Exploitation or Interdependence – on the cusp

23  February, 2015

The Editor, The Wellingtonian

Dear Editor;

Addressing the ISIS threat with military means when the only lasting solutions are political is a dangerous game to play.  How are people in New Zealand prepared to react?

In 2003 the Bush/Cheney government in the USA launched an attack on Iraq primarily to promote war as the primary means of conducting foreign policy.  Doing that in the Middle East was predictably incendiary.  For one thing disbanding the Iraqi army had the effect of releasing trained fighters to join rebel groups which have consequently morphed into ISIS.

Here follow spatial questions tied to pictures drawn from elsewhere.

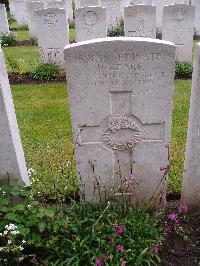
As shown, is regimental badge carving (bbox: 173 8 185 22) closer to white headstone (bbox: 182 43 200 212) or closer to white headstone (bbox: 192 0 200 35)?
white headstone (bbox: 192 0 200 35)

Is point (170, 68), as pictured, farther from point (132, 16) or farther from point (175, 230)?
point (132, 16)

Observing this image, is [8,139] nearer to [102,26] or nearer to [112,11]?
[102,26]

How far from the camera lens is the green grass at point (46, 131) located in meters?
4.73

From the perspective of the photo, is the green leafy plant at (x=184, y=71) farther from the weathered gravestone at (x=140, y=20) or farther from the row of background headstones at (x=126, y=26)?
the weathered gravestone at (x=140, y=20)

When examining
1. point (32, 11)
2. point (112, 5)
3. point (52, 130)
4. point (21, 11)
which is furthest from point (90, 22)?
point (21, 11)

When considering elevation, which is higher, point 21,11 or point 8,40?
point 21,11

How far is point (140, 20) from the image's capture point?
9.62 meters

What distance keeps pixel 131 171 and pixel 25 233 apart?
131 cm

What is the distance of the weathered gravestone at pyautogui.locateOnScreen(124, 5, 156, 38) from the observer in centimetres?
951

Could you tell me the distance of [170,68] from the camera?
131 inches

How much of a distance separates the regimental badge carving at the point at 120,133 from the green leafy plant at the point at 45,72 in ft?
19.3

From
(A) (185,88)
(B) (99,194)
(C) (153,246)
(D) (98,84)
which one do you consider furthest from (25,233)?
(A) (185,88)

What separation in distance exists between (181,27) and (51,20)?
3448 millimetres

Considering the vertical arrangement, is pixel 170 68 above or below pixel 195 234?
above
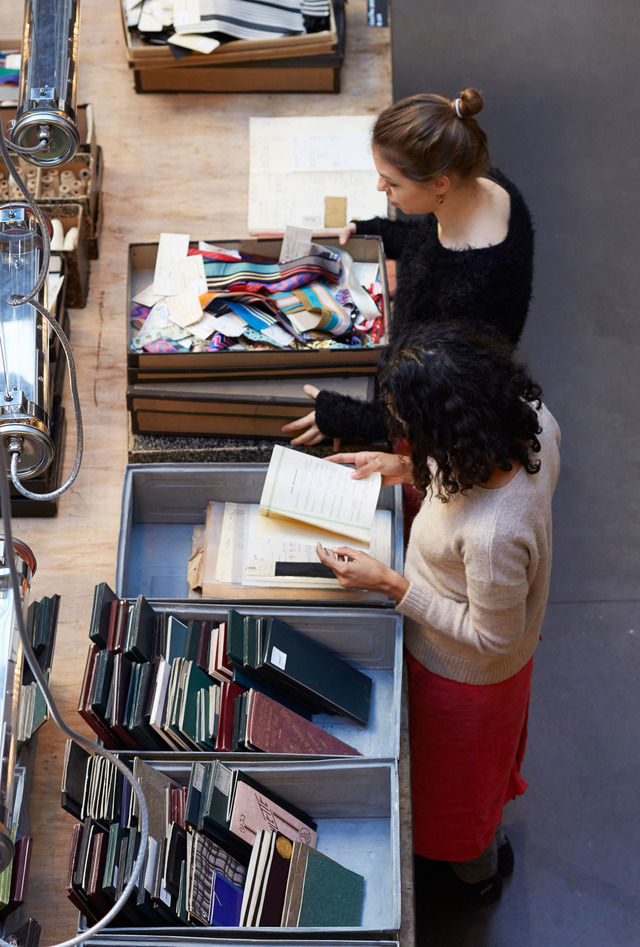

As the situation heats up there are two very contrasting possible public reactions presenting themselves which usually are only on the fringes.   One is to observe how disastrous the invasion of Iraq was, and how predictable that outcome, and see that the time has come to make a fundamental change away from exploitation and violence.

The second is to react with panic to heightened fear favouring escalation of the same violent response that failed so miserably before.

The reason these two are coming to the fore is that the human species, including our own culture of course, is increasingly alert to threats in the form of nuclear weapons and climate change which fundamentally indict both our current exploitative consumer culture and the real politic of war.  The popularity of the current fog induced by the Prime Minister and the National government may not last.